Otra forma en que la Biblia nos cuenta el evangelio: Nosotros éramos reos de muerte, porque habíamos pecado y ofendido al Dios santo. Solo merecíamos la justa ira de Dios. Pero, en la hora de la sentencia, de modo inconcebible, el mismo Juez se puso en pie, se despojó de su dignidad y descendió hasta nosotros, tomando nuestro lugar. La vara de la ira de Dios, con todo el peso del castigo por el pecado, cayó sobre él.
Cristo fue castigado por mí, para que yo fuese declarado justo y sin pecado. ¡Eso es el evangelio!
Un rico que se hizo pobre
El conde Zinzendorf, uno de los hombres más ricos de Alemania, fue usado por Dios para iniciar el avivamiento moravo, que después alcanzó a Juan Wesley. Zinzendorf fue tocado por el movimiento pietista, que enseñaba la necesidad de un encuentro real y profundo con el Señor.
Zinzendorf se convirtió al Señor cuando tenía diez años. Un día, él fue de visita a un castillo donde se exhibía un cuadro famoso, que representaba a Cristo crucificado, a cuyos pies se leía esta frase: «Todo esto hice por ti. ¿Qué has hecho tú por mí?». El niño se detuvo ante el cuadro y permaneció horas allí en silenciosa contemplación, mientras su familia hacía otras cosas.

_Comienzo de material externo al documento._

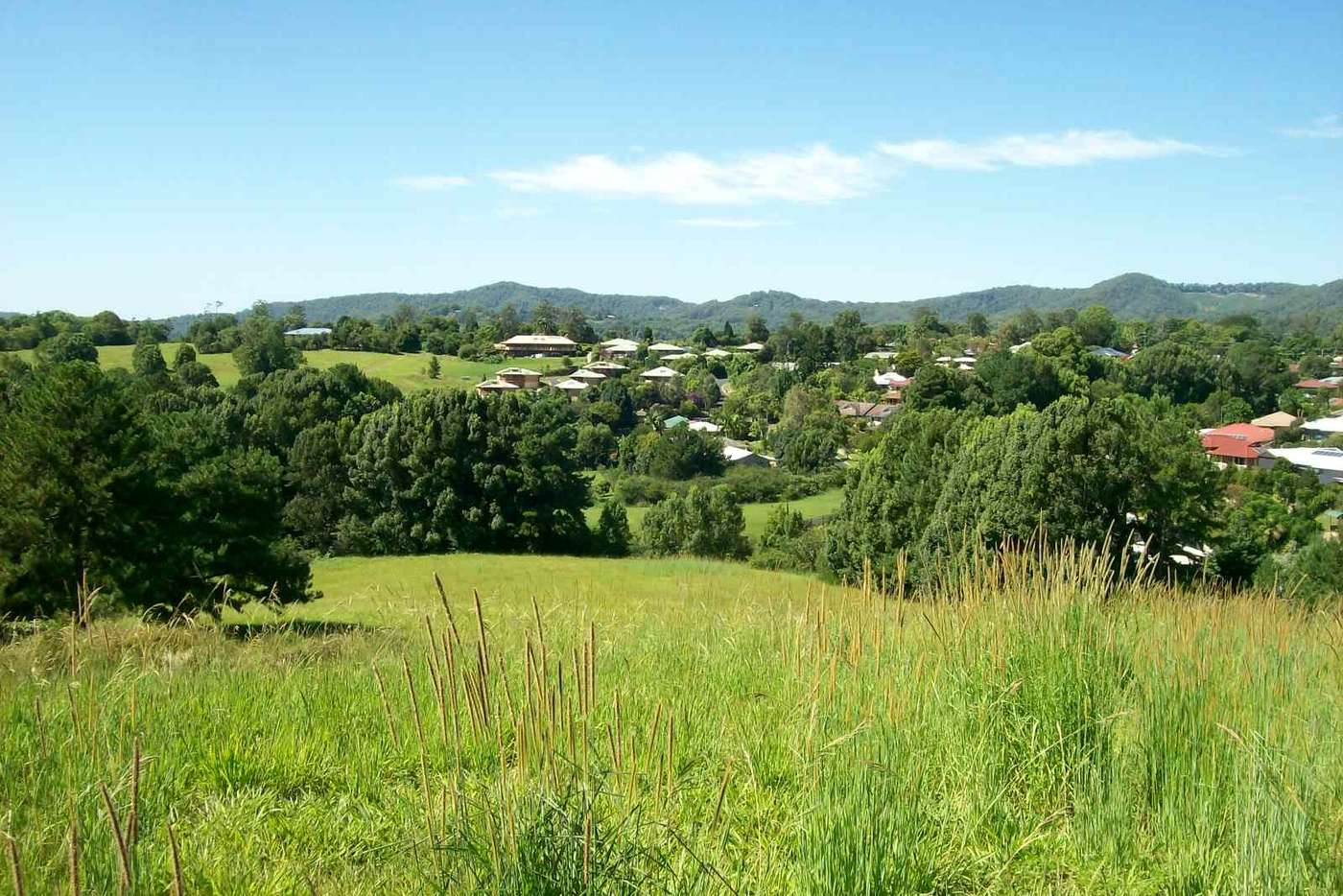 Main view of Homely residentialLand listing, 16 Ironbark Place, Bellingen NSW 2454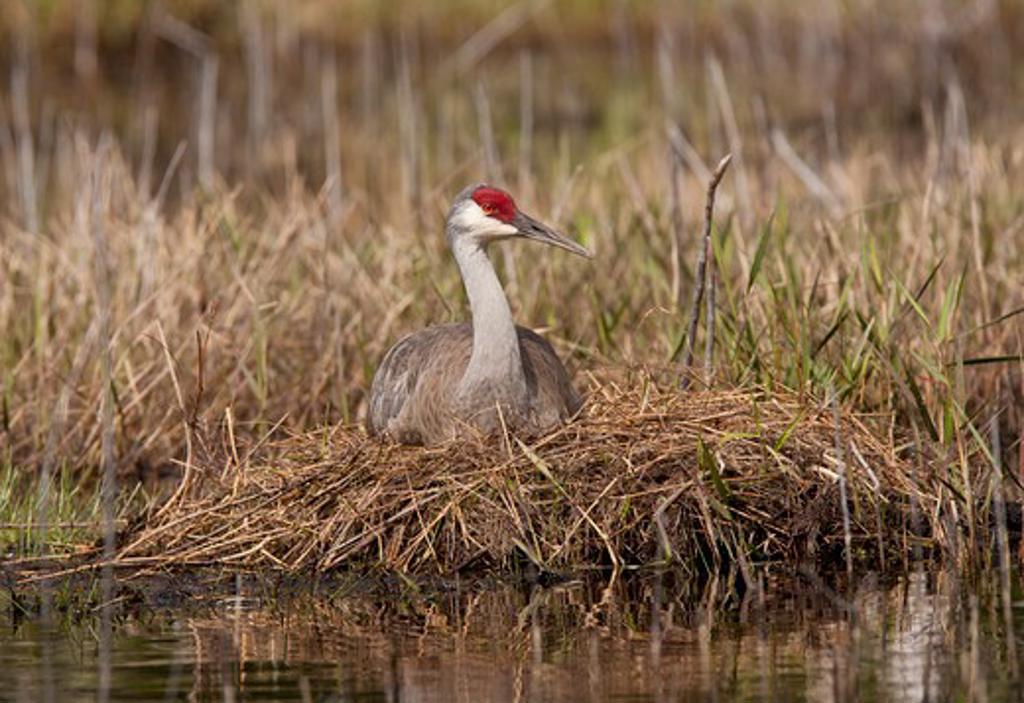 Stock Photo: 837-4670 Sandhill crane (Grus canadensis) on nest
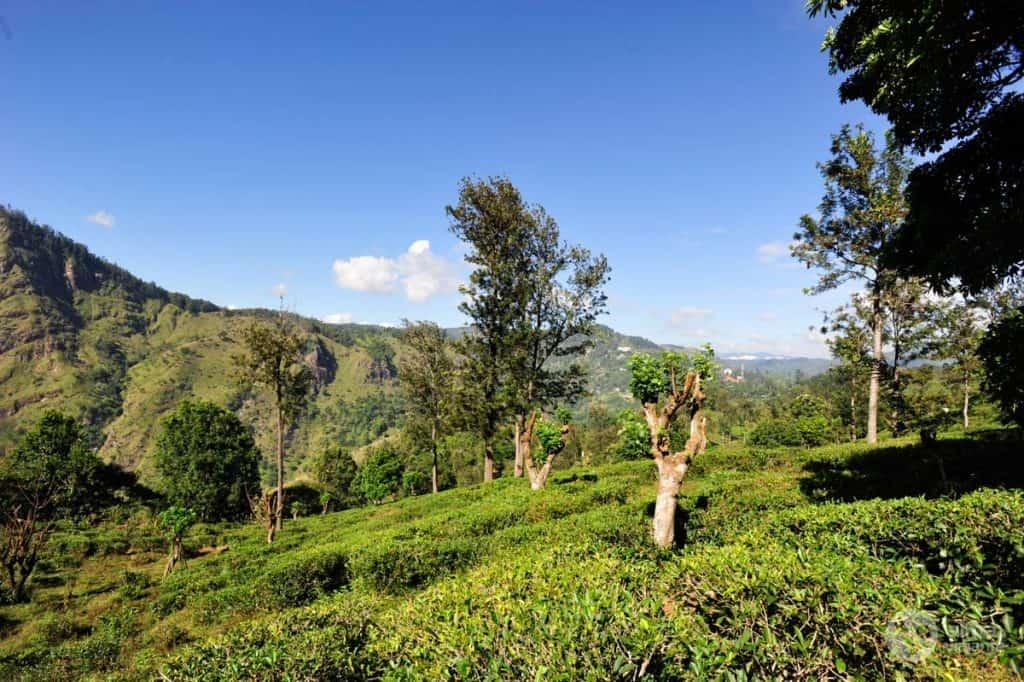 Plantações de chá em Ella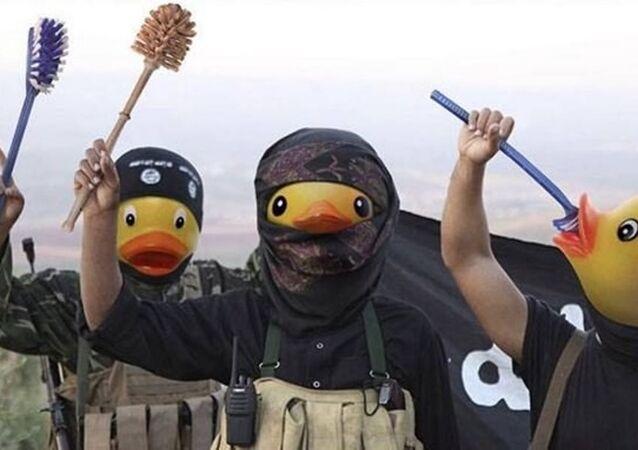 Patos de Daesh (archivo)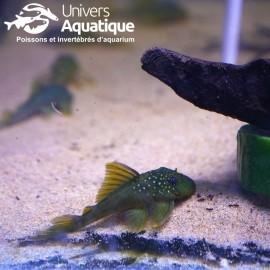 Baryancistrus demantoides - L200 - Colombie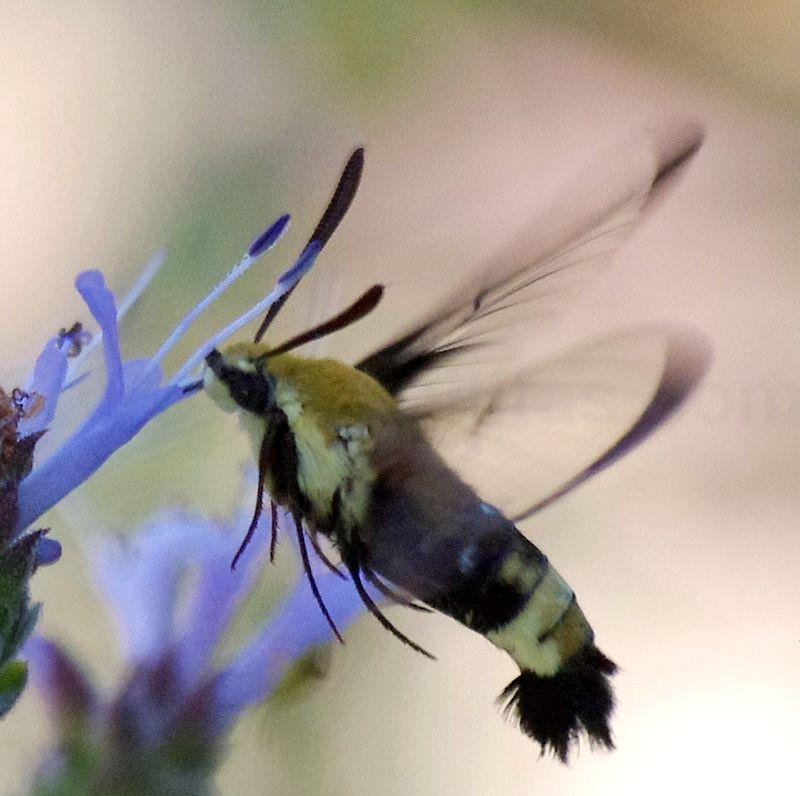 A side view of a Bumblebee or Hummingbird moth. - grid24_24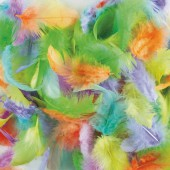 Mix de plumes pastel, 3 à 10cm, 10g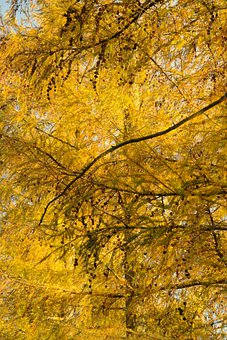 European Larch, Tree, Larch, Larix Decidua, Fall Color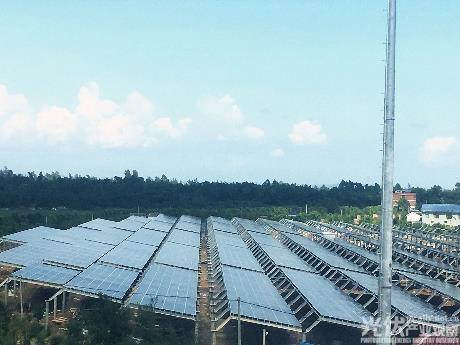 全球首个海水渔光互补——广西防城港80兆瓦项目并网发电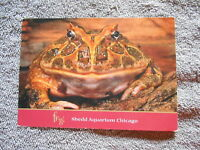 VINTAGE -  POST CARD -  HORNED TOAD / SHEDD AQUARIUM CHICAGO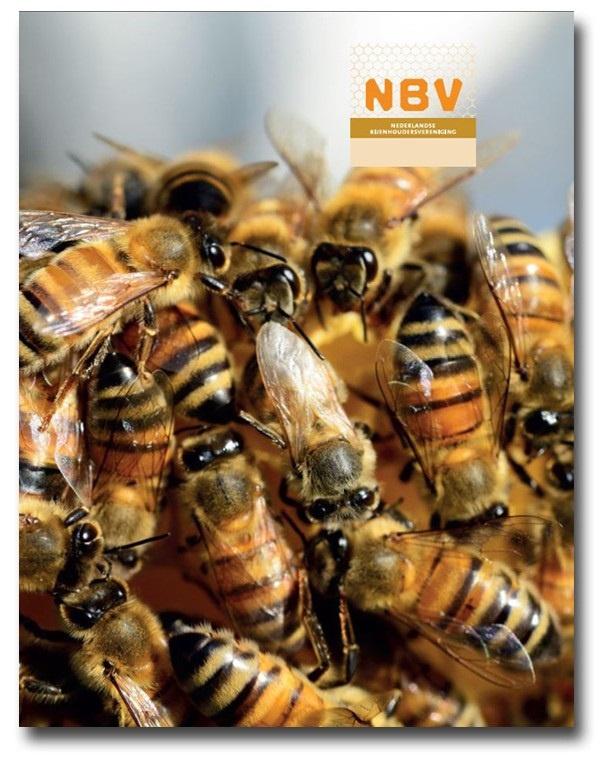 NBV Cursusmap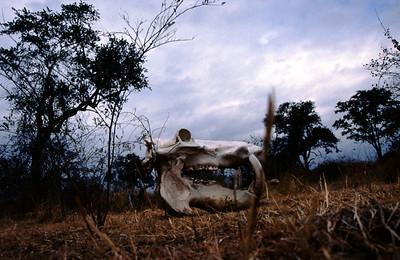 Skull, South Luangwa Park, Zambia.
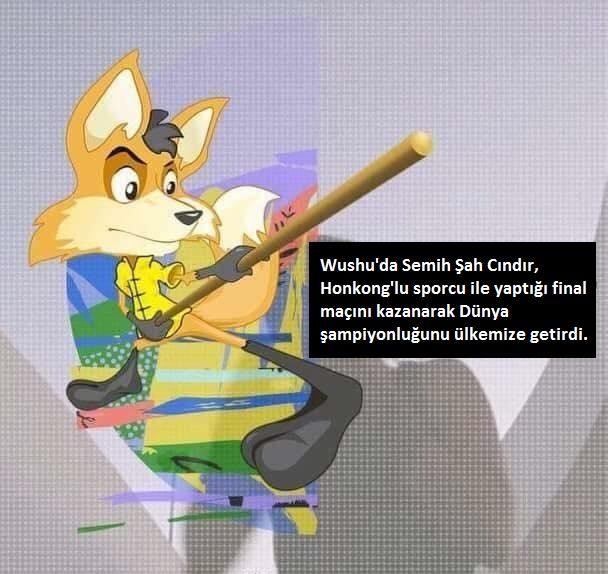 Semih Şah Cındır, Wushu Dünya Sanda Şampiyonu Oldu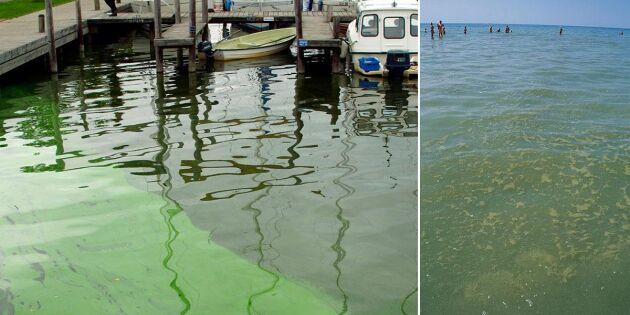 Nu är algblomningen i gång – det här gäller om du ska bada
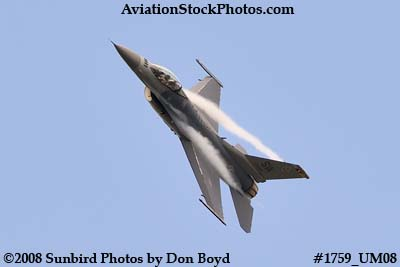 USAF F-16 East Coast Demo at the Great Tennessee Air Show at Smyrna aviation stock photo #1759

Después de esa experiencia, este hombre cambió para siempre. Más tarde, en sus propiedades, recibió a todos los refugiados que huían de las persecuciones religiosas en Europa, en una villa llamada Herrnhut. Allí se inició el avivamiento moravo.
Zinzendorf tenía grandes riquezas, pero cuando ya era anciano, los hermanos descubrieron que estaba en quiebra y reunieron una ofrenda para pagar sus deudas y sostenerlo hasta el fin de sus días. ¡Había gastado toda su fortuna por causa del evangelio de Jesucristo!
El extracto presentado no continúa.